De son vrai nom Rune Reilly Kölsch, né en 1977 à Copenhague, on le connaît tout d’abord pour son track Calabria, produit sous son alias Rune RK, qui aura été incontournable au moment de sa sortie. Mais c’est maintenant sous le nom de Kölsch et avec son style deep techno qu’on le retrouve en tant que pilier du label Kompakt, sur lequel il a sorti un triptyque qui se pose comme une autobiographie de ses jeunes années. Les artworks des trois albums ont été réalisés pas John Harten.

En première œuvre de cette trilogie, on retrouve l’album 1977, publié en 2013 et dont le titre correspond symboliquement à son année de naissance. Chaque track de cet album se veut ainsi comme racontant son enfance quand il vivait avec ses parents en Allemagne. On y retrouve des sonorités très aériennes avec Goldenfish ou Oma, mais aussi des tracks plus orientés tech-house comme Eiswinter ou techno avec Basshund.

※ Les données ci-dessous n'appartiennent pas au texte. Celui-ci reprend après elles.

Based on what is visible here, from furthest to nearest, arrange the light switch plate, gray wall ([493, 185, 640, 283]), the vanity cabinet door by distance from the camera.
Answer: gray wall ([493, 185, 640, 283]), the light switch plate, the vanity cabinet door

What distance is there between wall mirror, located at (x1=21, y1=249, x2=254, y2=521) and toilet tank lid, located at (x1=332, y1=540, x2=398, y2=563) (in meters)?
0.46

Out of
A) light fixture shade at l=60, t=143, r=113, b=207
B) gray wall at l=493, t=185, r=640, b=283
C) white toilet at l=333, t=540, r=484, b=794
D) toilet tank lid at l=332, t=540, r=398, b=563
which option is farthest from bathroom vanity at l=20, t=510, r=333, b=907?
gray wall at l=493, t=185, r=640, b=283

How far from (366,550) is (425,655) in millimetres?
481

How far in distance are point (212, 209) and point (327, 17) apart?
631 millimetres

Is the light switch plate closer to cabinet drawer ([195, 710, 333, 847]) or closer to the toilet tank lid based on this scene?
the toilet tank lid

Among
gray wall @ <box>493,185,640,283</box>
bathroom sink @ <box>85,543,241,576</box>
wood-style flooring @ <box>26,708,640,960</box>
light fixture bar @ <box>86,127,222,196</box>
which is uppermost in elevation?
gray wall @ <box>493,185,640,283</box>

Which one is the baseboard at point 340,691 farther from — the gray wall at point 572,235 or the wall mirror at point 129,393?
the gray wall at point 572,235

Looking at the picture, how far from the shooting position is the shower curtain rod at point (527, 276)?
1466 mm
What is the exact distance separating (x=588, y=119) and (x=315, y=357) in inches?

1983, le second opus paru en 2015, a des allures de bande originale pour des trajets de vacances d’été et s’inspire très largement des jeunes années du producteur danois, lorsqu’il faisait alors de longs périples en voiture avec ses parents en Europe. On y retrouve Talbot, Cassiopeia et The Road, tous 3 en featuring avec le producteur Gregor Schwellenbach également signé sur Kompakt, mais aussi la techno pure d’Unterwegs ou Pacer et le plus expérimental Papageno en collaboration avec Waa Industry. On retiendra surtout qu’il apparaît ici une réelle évolution de l’artiste au niveau de sa production qui semble plus cohérente entre chaque titre que lors du premier album.

Enfin, la sortie de 1989 en septembre dernier vient marquer la fin de cette œuvre en trois étapes. Plus triste et plus poétique, il évoque ici la période durant laquelle ses parents divorcent, le conduisant à se réfugier dans la musique et le skateboard. L’introduction de cet album est marquée par l’inclusion de son grand père, Ludwig Kölsch, dont la voix a été extraite de vieilles cassettes que détenait sa tante. Une partie des titres de l’album porte le nom « Gris » traduit en plusieurs langues, et évoquant un peu plus le côté mélancolique de ce dernier album. Enfin, même si l’on y découvre bien sûr son style techno, on retrouve aussi des instruments de cuivre, de magnifiques envolées au violon ou encore la voix cristalline de l’artiste Aurora sur In Bottles.

Ainsi, Kölsch finit en beauté sa trilogie qui montre tant un côté sentimental qu’une réelle progression dans son travail d’artiste. Reste ainsi à voir si sa prochaine création continuera à surprendre les foules à travers le monde.